MUNICH, Germany U.S. law firm Debevoise & Plimpton which presently screens Siemens financial transactions, has found that the bribery scandal at the German conglomerate is far bigger than previously believed. According to a report from German newspaper Sueddeutsche Zeitung, payments of "far more than 1 billion" ($1.37 billion) have probably been spent for bribery.
Former Siemens CEO Klaus Kleinfeld had hired Debevoise & Plimpton past November in order to conduct a comprehensive investigation. The auditors have made significant progress: While hitherto the sum used for bribery was estimated to already breathtaking 420 million, Debevoise & Plimpton experts now found that obviously the telecommunications arm alone spend some 900 million as slush money.
Besides the telecommunications unit, the power plant unit was very generous when it came to spend money for orders. Debevoise & Plimpton lawyers found presumable illicit earnings amounting to 250 to 300 million.

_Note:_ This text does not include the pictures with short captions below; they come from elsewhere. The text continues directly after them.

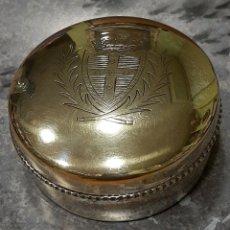 Antigüedades: PRECIOSO HOSTIARIO DE METAL PLATEADO CON ESCUDO LAUREADO.. Lote 267753664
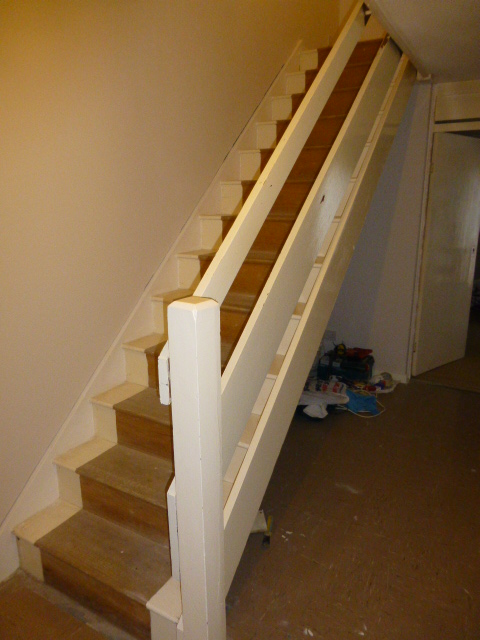 1 Bottom Newel And Stairs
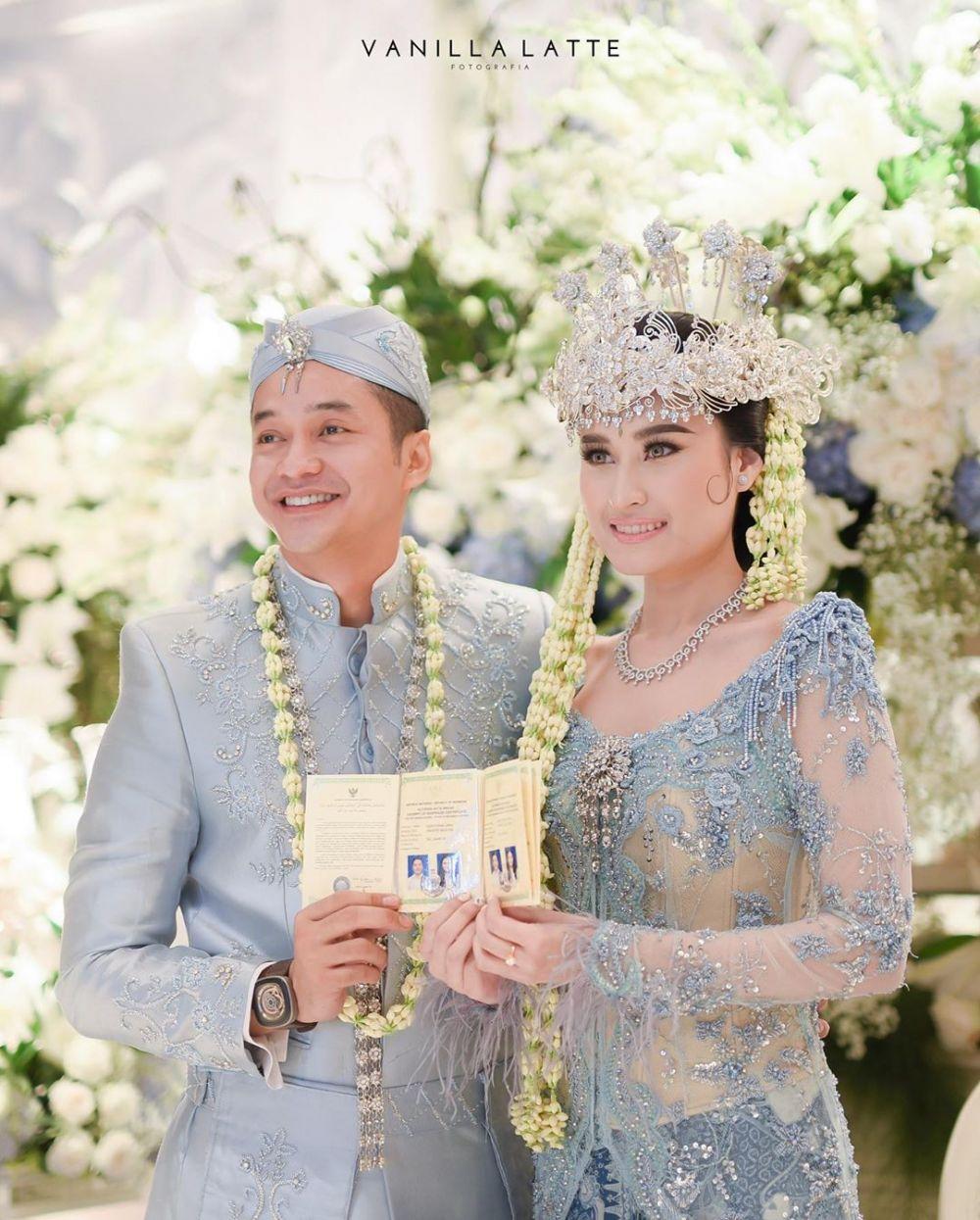 Momen pernikahan Adly Fairuz & Angbeen Rishi  Instagram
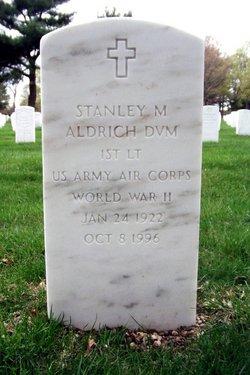 Stanley M Aldrich DVM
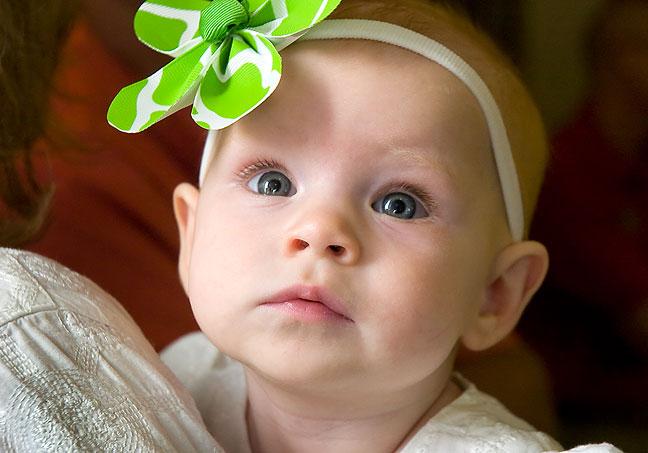 baby-at-ribbon-cutting-01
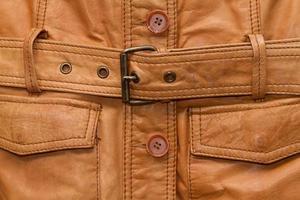 tessere una giacca di pelle marrone squallida.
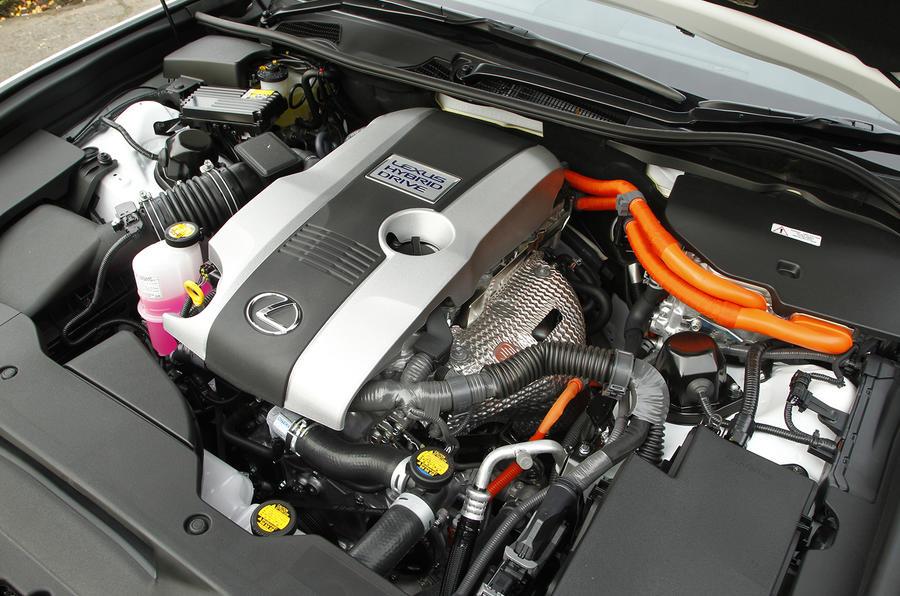 2.5-litre Lexus GS300h petrol engine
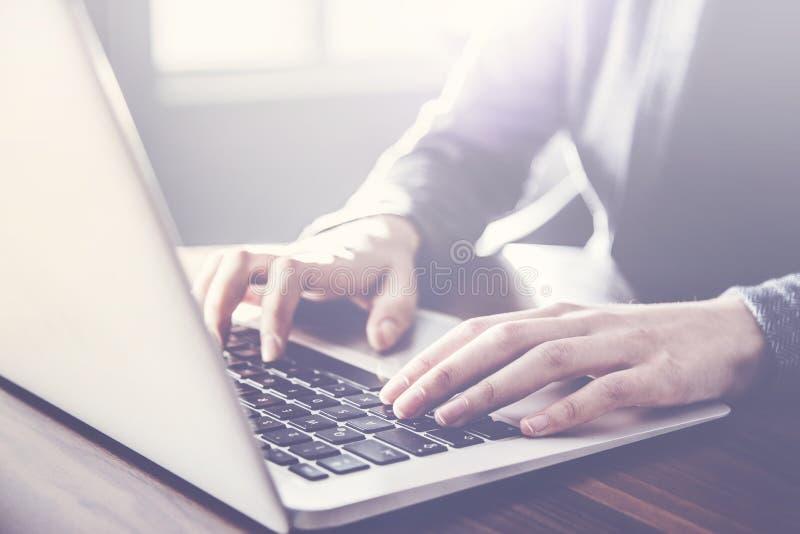 Kobieta pracuje na komputerze inside obraz stock
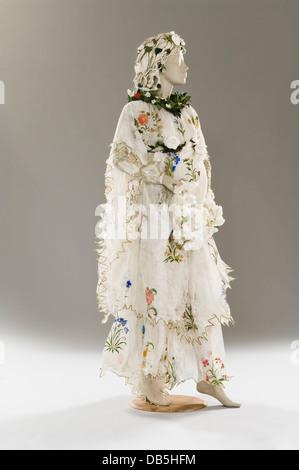 Schaufensterpuppe in Papier-Kostüm - Stockfoto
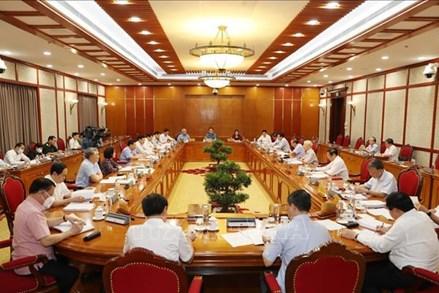 Bộ Chính trị yêu cầu 6 nhiệm vụ trọng tâm tăng cường phòng, chống dịch COVID-19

In connection with bribery cases in the energy business, public prosecutors in Germany and Italy already are investigating since two years. They found that Siemens used a widely ramified network of front companies, mostly in Liechtenstein and the United Arab Emirates. In this context, a court in Darmstadt, Germany, had convicted two former Siemens managers in May 2007.
Some payments have been made already in the nineties, the paper writes, adding that some of the felonies might be already barred for prosecution.